Open ballot, mirror image

As Idaho voters start to consider the idea of opening primary election ballots in their state to all voters, they might want to view the concept from a neighboring angle.

Oregon also has the question of opening primary elections on its ballot (as also do the states of Nevada, Oklahoma, Nebraska and South Dakota). What does the picture look like there?

(Yes, I know the Idaho measure also builds in a ranked-vote approach, which Oregon’s doesn’t. I’ll come back to that another time.)

Oregon voters already have gotten mailers from the backing group, All Oregon Votes, which quoted former (non-aligned) gubernatorial candidate Betsy Johnson as saying, “Damn near half the state’s voters are independents. They ought to have an equal voice in our democracy.”

The organization, which says it wants to reduce “hyperpartisanship,” put it this way: “Our measure does not prevent political parties from endorsing or promoting candidates at any stage of the election process. However, political parties should not have an exclusive right to nominate candidates to the general election ballot. That right should be shared by all voters, not just a partisan few.”

Oregon Republicans don’t like it. The dominant forces in its party lean firmly to the right, not the middle, and the current system gives them nominees that match with them.

Neither does the Oregon Democratic Party, which has dominated politics statewide and doesn’t much care to change things. Also, just like across the aisle: The dominant forces in its party lean firmly to the left, not the middle, and the current system gives them nominees that match with them.

Oregon is one of the few states allowing only party members to participate in their primary elections, and that applies to both Democrats and Republicans. Here’s an example of what that means. In last year’s primary election, the top two candidates for Oregon governor, Democrat Tina Kotek (who now holds the office), and Republican Christine Drazan, together pulled just 12.3% of votes from all the registered voters in the state. Only about 30% of the Oregonians qualified to vote were even involved in selecting those two nominees.

The largest slice of Oregon voters is made up of the “non-aligned,” more numerous (there are more than a million) than either Democrats or Republicans. Oregonians are careful to call them NAVs because there is also an Independent Party of Oregon, which has so many members it has sometimes reached major party status alongside the Ds and Rs. What this means is that a lot of registered voters are on the outside when the primary election winnowing takes place.

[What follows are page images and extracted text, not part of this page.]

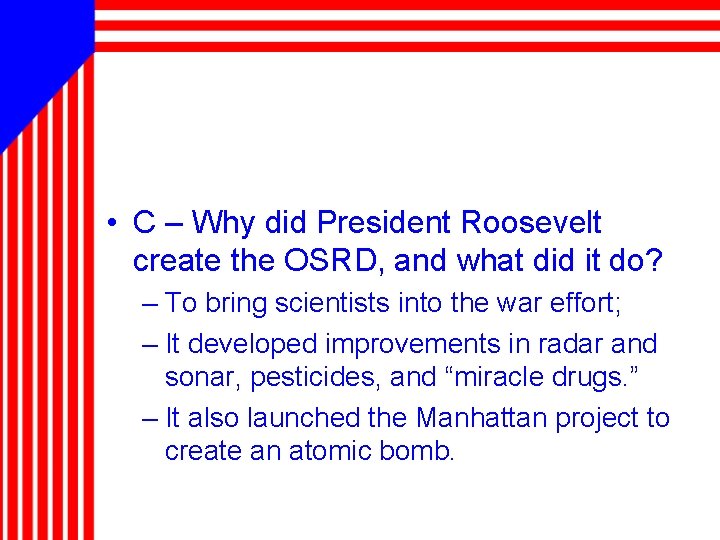 • C – Why did President Roosevelt create the OSRD, and what did it do?

– To bring scientists into the war effort;

– It developed improvements in radar and sonar, pesticides, and “miracle drugs.”

– It also launched the Manhattan project to create an atomic bomb.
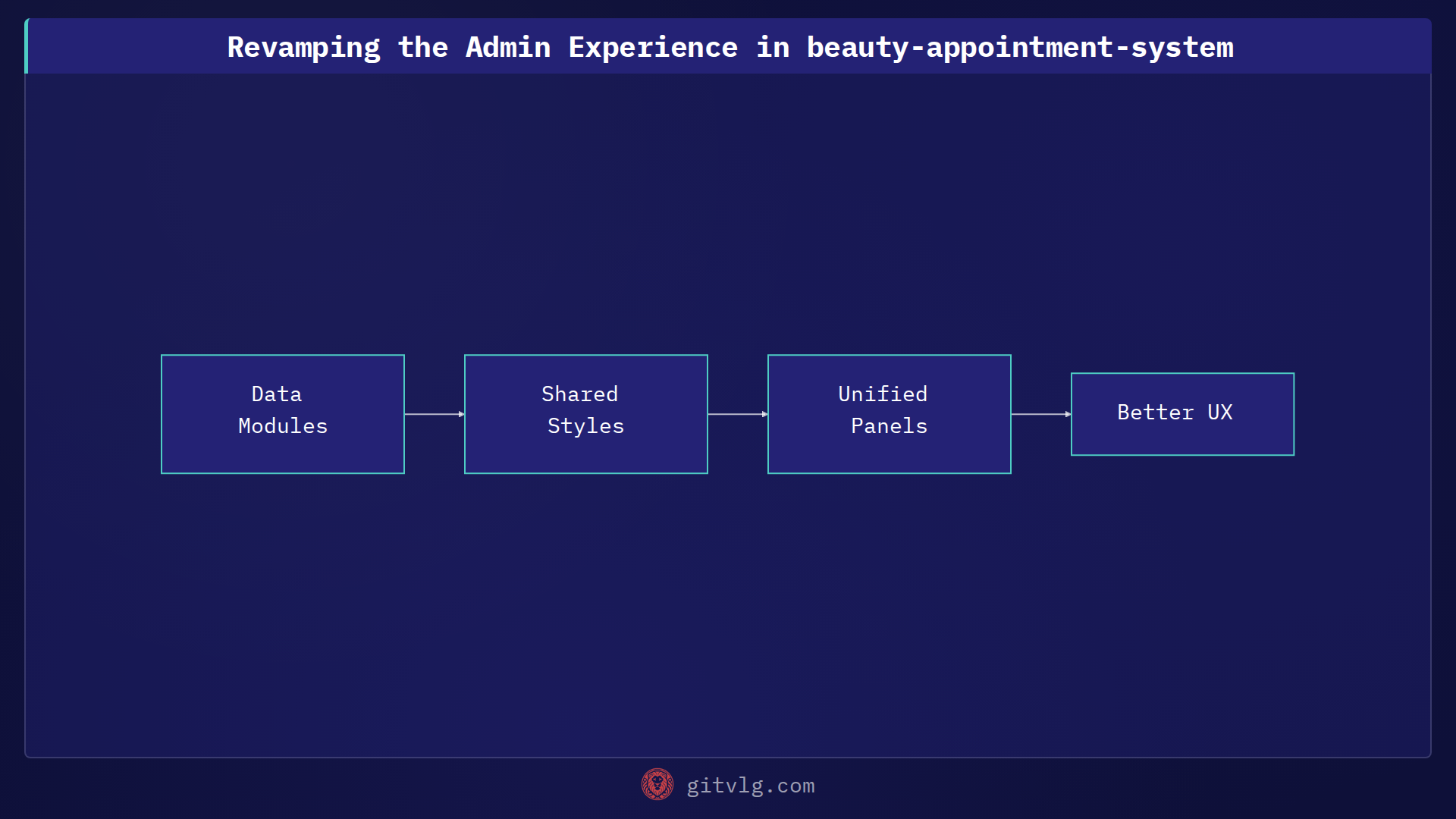 Revamping the Admin Experience in beauty-appointment-system

Data Modules

Shared Styles

Unified Panels

Better UX

gitvlg.com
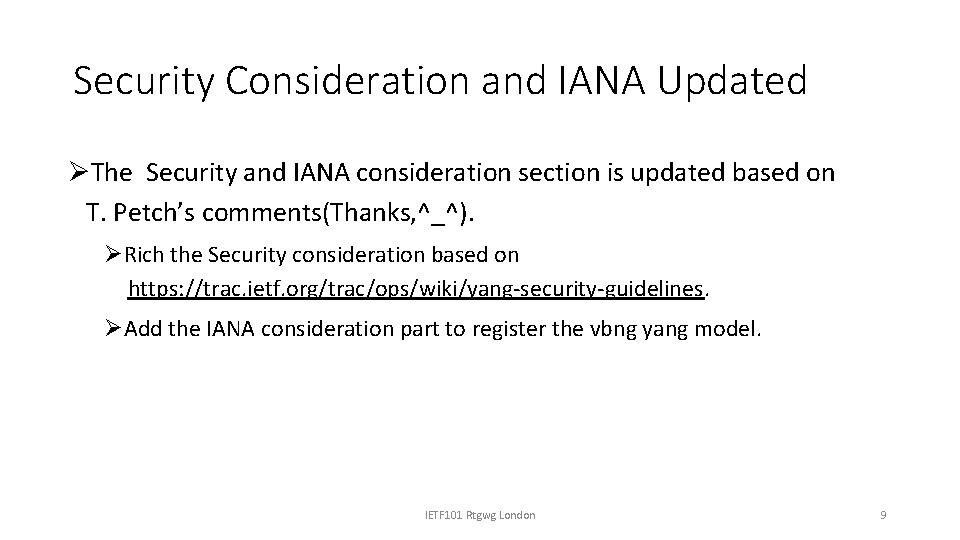 Security Consideration and IANA Updated

➢The Security and IANA consideration section is updated based on T. Petch's comments(Thanks,^_^).

➢Rich the Security consideration based on https://trac.ietf.org/trac/ops/wiki/yang-security-guidelines.

➢Add the IANA consideration part to register the vbng yang model.

IETF101 Rtgwg London

9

Oregon’s Initiative Petition 26 would apply to all state and federal offices (other than president and vice president) and allows all candidates to appear on the ballot, “regardless of whether the candidate is or is not affiliated with a political party.” All voters could choose any single candidate for each office. That could mean, for example, voting in the primary for a Republican nominee for the U.S. House, for a Democratic nominee for governor and a non-aligned candidate for the Legislature.

I wrote about this (in another column), “Those debates implicate the question of what a major political party is, whether simply private aggregations of voters or semi-public, though technically private, organizations that effectively control the channels of representative democracy. It may also raise the issue of how well the two major parties are representing the mass of Oregon voters.”

That may have something to do with why the two Oregon parties are cool, at best, to the idea.

A point worth considering in Idaho as voters think about how to fix their badly busted primary election system.